■ Required task ■
Edit the records below by replacing "damaged or defective" with "broken or faulty" everywhere it appears and keeping every other part the same. Leave the pictures out of your answer.

[Begin Record extracts]

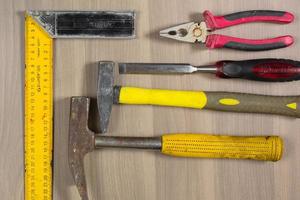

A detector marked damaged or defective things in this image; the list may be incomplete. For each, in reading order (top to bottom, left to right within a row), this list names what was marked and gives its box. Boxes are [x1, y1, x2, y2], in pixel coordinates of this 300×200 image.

rusty hammer head [69, 97, 95, 200]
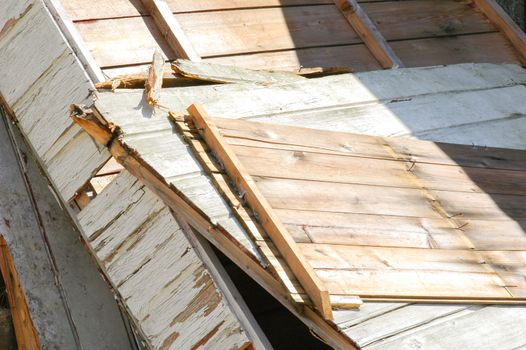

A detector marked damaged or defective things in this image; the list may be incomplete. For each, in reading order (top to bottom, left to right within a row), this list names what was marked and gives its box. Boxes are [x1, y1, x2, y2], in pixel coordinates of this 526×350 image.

broken wood panel [364, 0, 500, 41]
broken wood panel [392, 32, 524, 67]
broken wood panel [0, 235, 41, 350]
broken wood panel [77, 171, 253, 350]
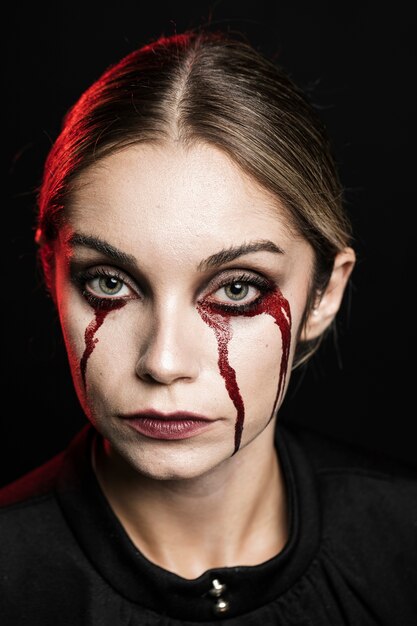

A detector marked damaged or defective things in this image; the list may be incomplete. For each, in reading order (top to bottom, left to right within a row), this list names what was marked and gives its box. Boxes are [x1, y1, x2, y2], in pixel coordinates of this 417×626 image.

fake blood tear [79, 302, 125, 386]
fake blood tear [197, 288, 290, 454]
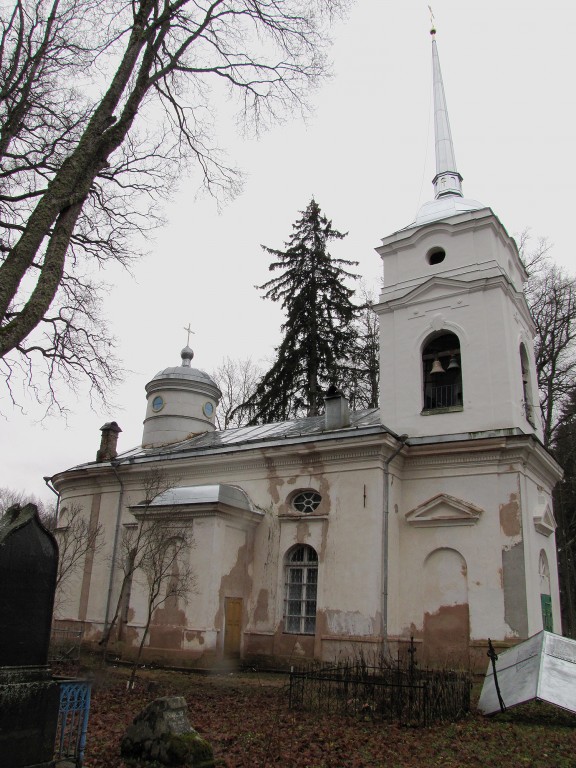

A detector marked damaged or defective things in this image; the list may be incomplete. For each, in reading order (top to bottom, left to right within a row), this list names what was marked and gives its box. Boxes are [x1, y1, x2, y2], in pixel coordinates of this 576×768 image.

peeling plaster on wall [500, 496, 520, 536]
peeling plaster on wall [502, 540, 528, 636]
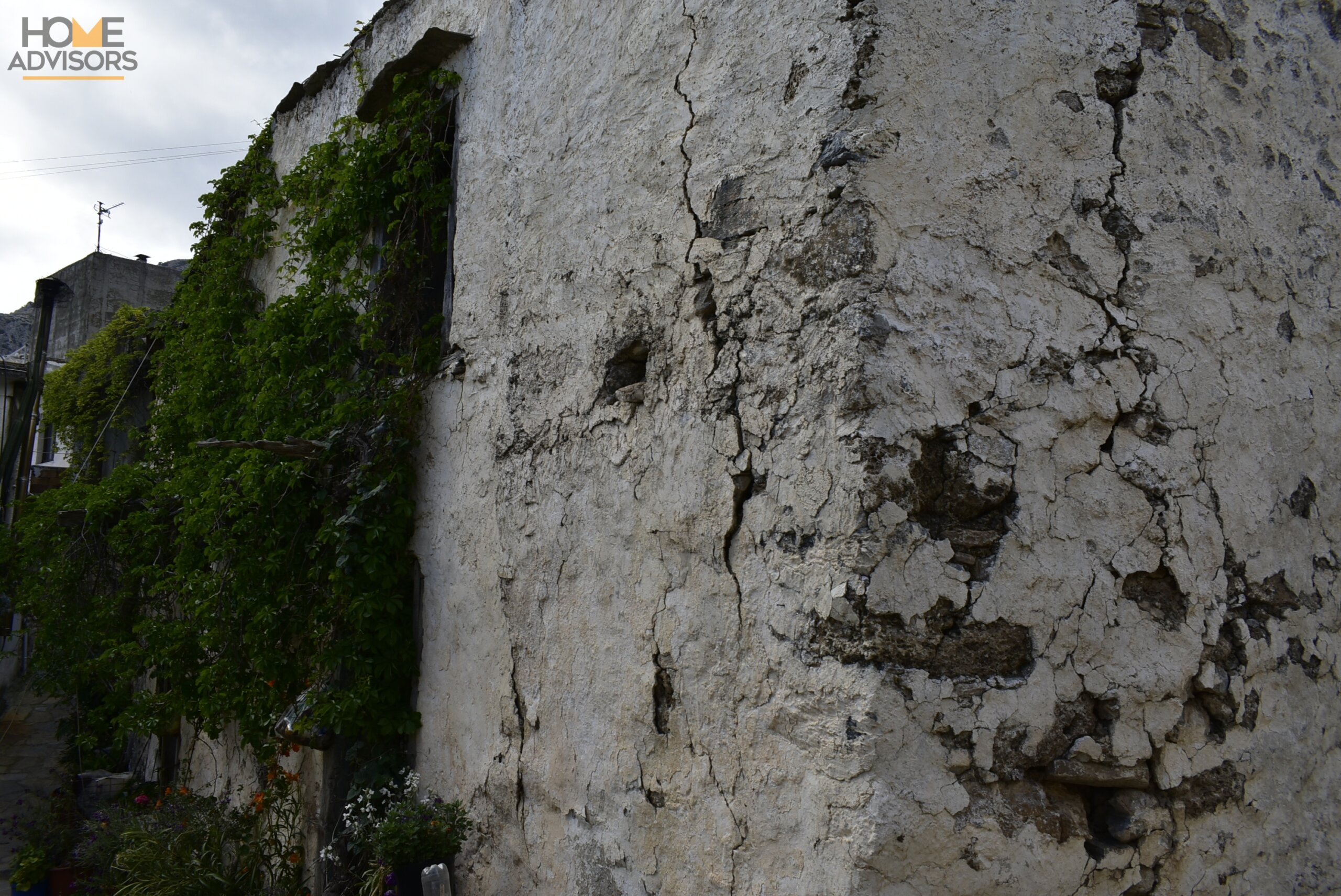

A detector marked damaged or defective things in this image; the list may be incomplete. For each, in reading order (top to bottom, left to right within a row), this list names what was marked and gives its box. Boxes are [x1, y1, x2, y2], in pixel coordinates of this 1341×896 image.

cracked plaster wall [261, 0, 1341, 890]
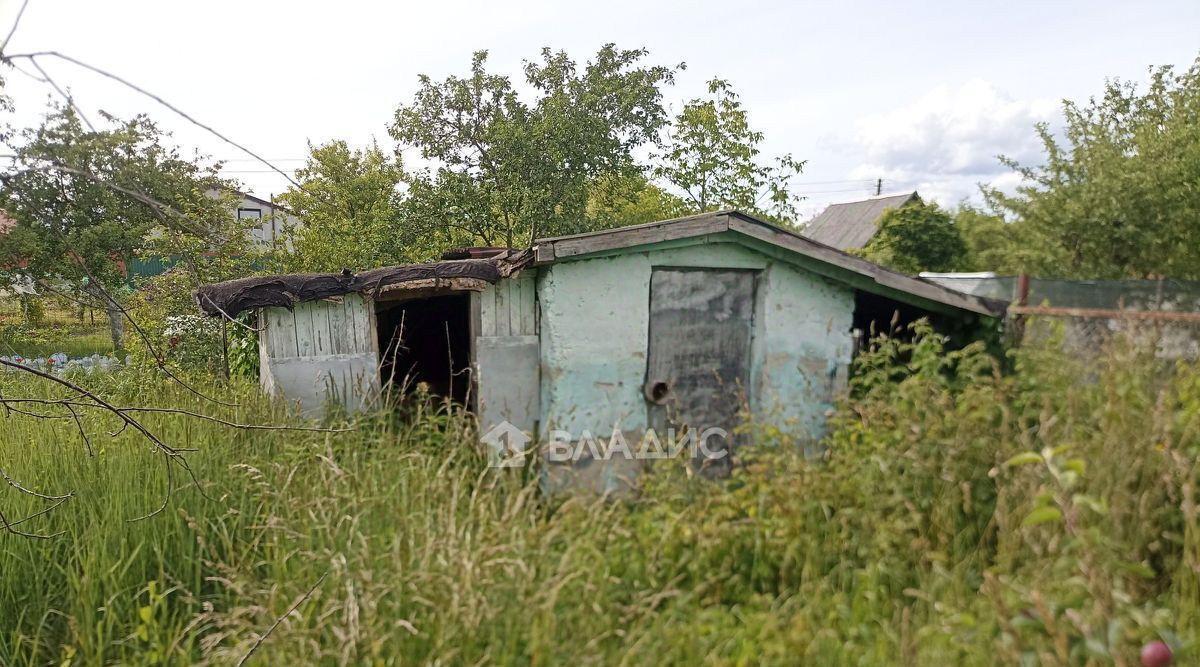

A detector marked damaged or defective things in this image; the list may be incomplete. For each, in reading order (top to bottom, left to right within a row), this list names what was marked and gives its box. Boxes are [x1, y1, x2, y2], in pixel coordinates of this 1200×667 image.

broken roof section [196, 253, 530, 321]
broken roof section [535, 208, 1003, 316]
broken roof section [806, 191, 916, 251]
rusty metal door [643, 266, 753, 475]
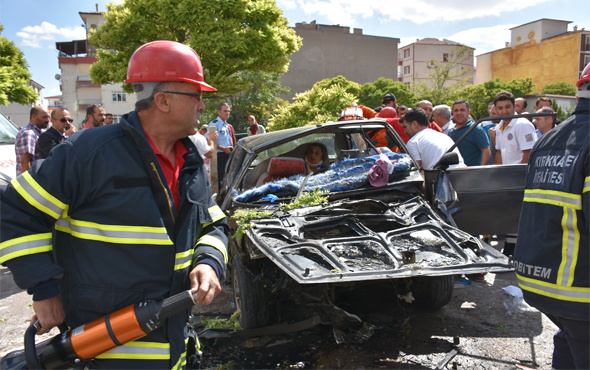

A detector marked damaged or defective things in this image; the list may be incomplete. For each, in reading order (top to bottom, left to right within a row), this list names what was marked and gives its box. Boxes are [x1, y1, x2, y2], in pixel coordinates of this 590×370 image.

wrecked white car [219, 120, 528, 332]
crumpled metal panel [245, 197, 512, 284]
torn car hood [245, 198, 512, 284]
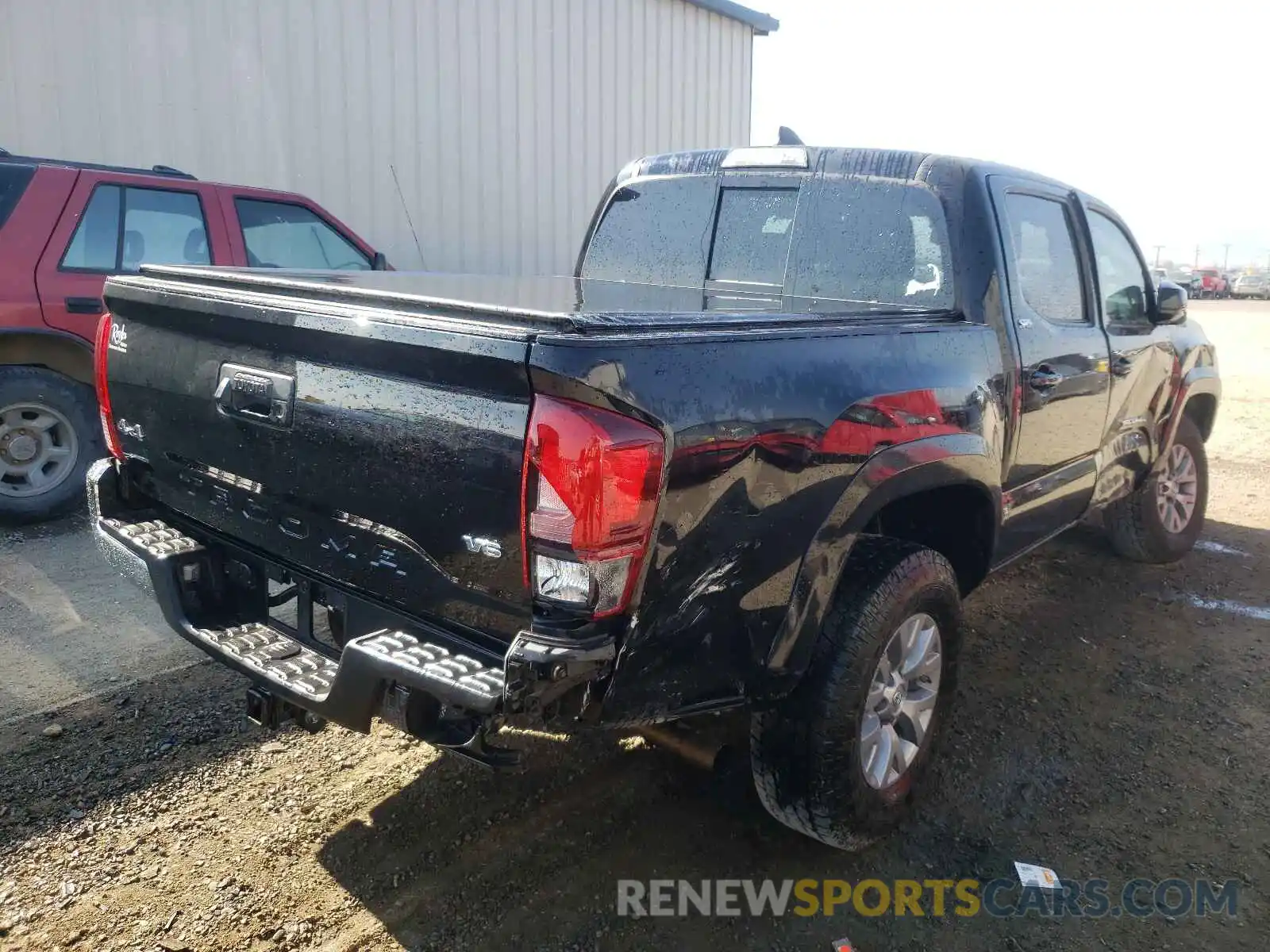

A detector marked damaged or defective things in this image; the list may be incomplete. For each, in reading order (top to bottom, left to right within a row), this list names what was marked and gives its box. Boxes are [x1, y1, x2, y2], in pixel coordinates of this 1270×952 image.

damaged rear quarter panel [527, 317, 1003, 720]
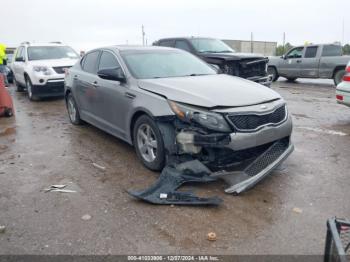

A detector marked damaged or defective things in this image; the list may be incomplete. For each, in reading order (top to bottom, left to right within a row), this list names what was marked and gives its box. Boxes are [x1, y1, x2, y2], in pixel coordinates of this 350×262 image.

wrecked vehicle [154, 36, 272, 87]
bent hood [138, 73, 280, 107]
damaged kia optima [65, 45, 292, 196]
wrecked vehicle [65, 46, 292, 195]
broken headlight [167, 101, 231, 133]
cracked grille [227, 105, 288, 131]
cracked grille [243, 136, 290, 177]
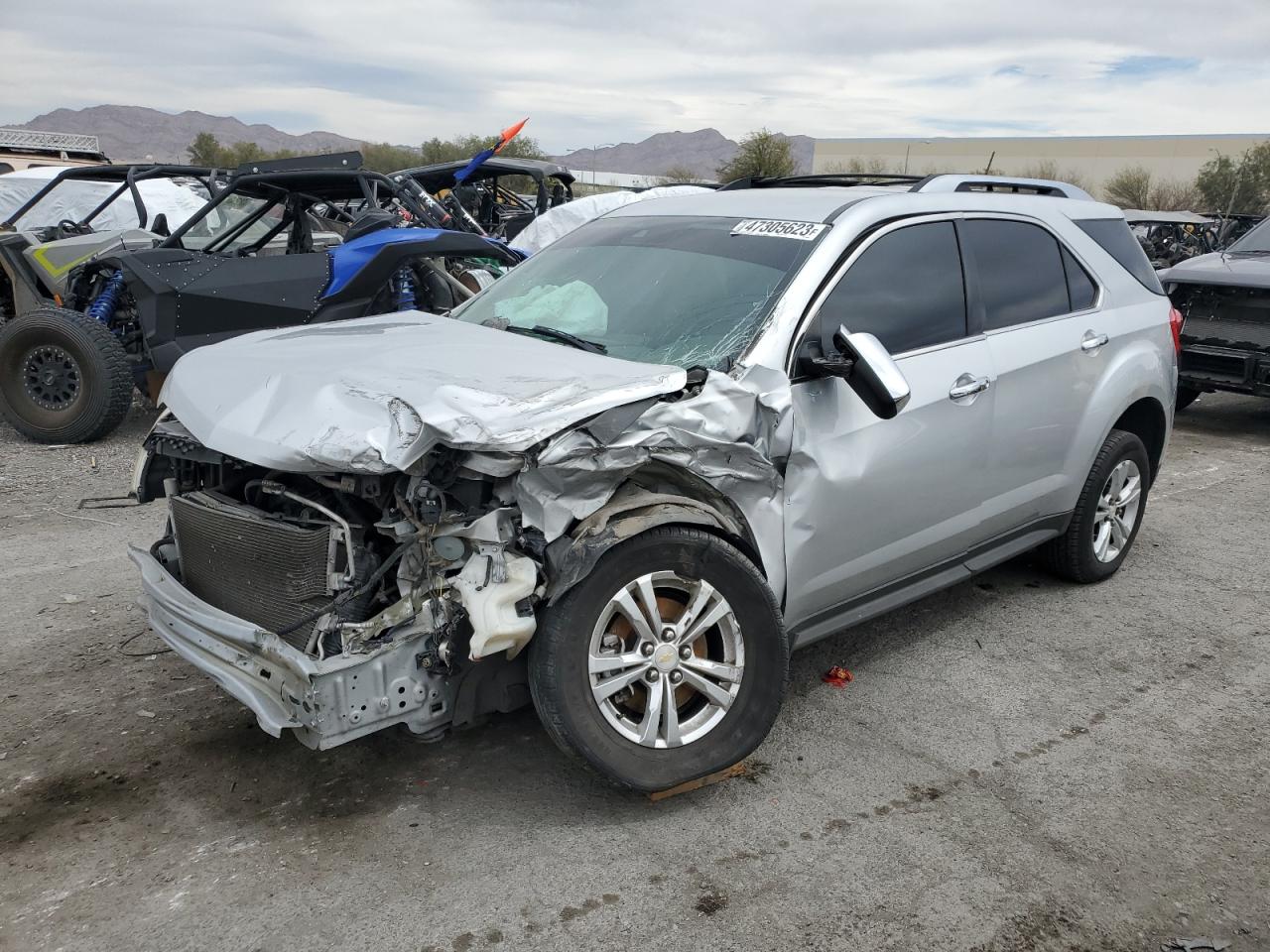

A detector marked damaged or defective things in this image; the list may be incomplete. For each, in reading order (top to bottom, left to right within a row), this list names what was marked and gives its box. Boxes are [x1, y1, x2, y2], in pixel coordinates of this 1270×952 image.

cracked windshield [454, 216, 826, 369]
crumpled hood [1159, 249, 1270, 286]
crumpled hood [167, 313, 695, 472]
damaged radiator [170, 492, 337, 647]
crushed front end [133, 420, 540, 746]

[End Record extracts]

■ Problem solution ■
A detector marked broken or faulty things in this image; the list may be incomplete. For each, in reading order (top to bottom, left to right within a row), this list names what was marked and gives its box. Boxes are [x1, y1, x2, y2], in pixel coordinates of this 300×200 image.

rusty hammer head [69, 97, 95, 200]

A detector marked broken or faulty things in this image; the list may be incomplete. For each, in reading order (top to bottom, left to right within a row), this list names what was marked and gives its box. Boxes are [x1, y1, x2, y2], in pixel coordinates of this 526×350 image.

broken wood panel [364, 0, 500, 41]
broken wood panel [392, 32, 524, 67]
broken wood panel [0, 235, 41, 350]
broken wood panel [77, 171, 253, 350]

A detector marked broken or faulty things in this image; the list may be incomplete. For each, in reading order (top to bottom, left to right within a row), this list names what was marked and gives its box. Boxes are [x1, y1, x2, y2], in pixel coordinates of this 417×626 image.

fake blood tear [79, 302, 125, 386]
fake blood tear [197, 288, 290, 454]

A detector marked broken or faulty things in this image; the list may be incomplete. For each, in reading order (top to bottom, left to right within a row), this list names what was marked and gives its box. Boxes are [x1, y1, x2, y2], in pixel coordinates of this 576×768 image.

peeling plaster on wall [500, 496, 520, 536]
peeling plaster on wall [502, 540, 528, 636]

A detector marked broken or faulty things in this image; the list may be incomplete. For each, in reading order (top to bottom, left to right within a row), this list names what was marked and gives its box. Boxes are [x1, y1, x2, y2], in pixel coordinates of this 1341×896 image.

cracked plaster wall [261, 0, 1341, 890]

A detector marked broken or faulty things in this image; the list may be incomplete. For each, in reading order (top to bottom, left to right within a row), this list names what was marked and gives its box. Boxes are [x1, y1, x2, y2], in pixel coordinates of this 1200×667 image.

broken roof section [196, 253, 530, 321]
broken roof section [535, 208, 1003, 316]
broken roof section [806, 191, 916, 251]
rusty metal door [643, 266, 753, 475]

A detector marked broken or faulty things in this image; the list may be incomplete. For each, in reading order (top to bottom, left to right within a row), this list names what was marked and gives its box. Boxes are [x1, y1, x2, y2], in pixel coordinates of this 590×370 image.

wrecked white car [219, 120, 528, 332]
crumpled metal panel [245, 197, 512, 284]
torn car hood [245, 198, 512, 284]

A detector marked broken or faulty things in this image; the list may be incomplete. For each, in reading order (top to bottom, left to right within a row), this list names what was marked and gives its box. Boxes are [x1, y1, x2, y2], in pixel coordinates of this 1270×952 image.

damaged rear quarter panel [527, 317, 1003, 720]

A detector marked broken or faulty things in this image; the list may be incomplete. For each, in reading order (top to bottom, left to right within a row), this list names what was marked and gives its box. Boxes are [x1, y1, x2, y2], in pixel coordinates of this 350×262 image.

wrecked vehicle [154, 36, 272, 87]
bent hood [138, 73, 280, 107]
damaged kia optima [65, 45, 292, 196]
wrecked vehicle [65, 46, 292, 195]
broken headlight [167, 101, 231, 133]
cracked grille [227, 105, 288, 131]
cracked grille [243, 136, 290, 177]

A detector marked broken or faulty things in this image; the list may be incomplete. For each, in reading order (top to bottom, left to right within a row), this list names what was marked and gives its box. Boxes are [x1, y1, x2, y2], in pixel coordinates of this 1270×952 image.

cracked windshield [454, 216, 826, 369]
crumpled hood [1159, 249, 1270, 286]
crumpled hood [167, 313, 695, 472]
damaged radiator [170, 492, 337, 647]
crushed front end [133, 420, 540, 746]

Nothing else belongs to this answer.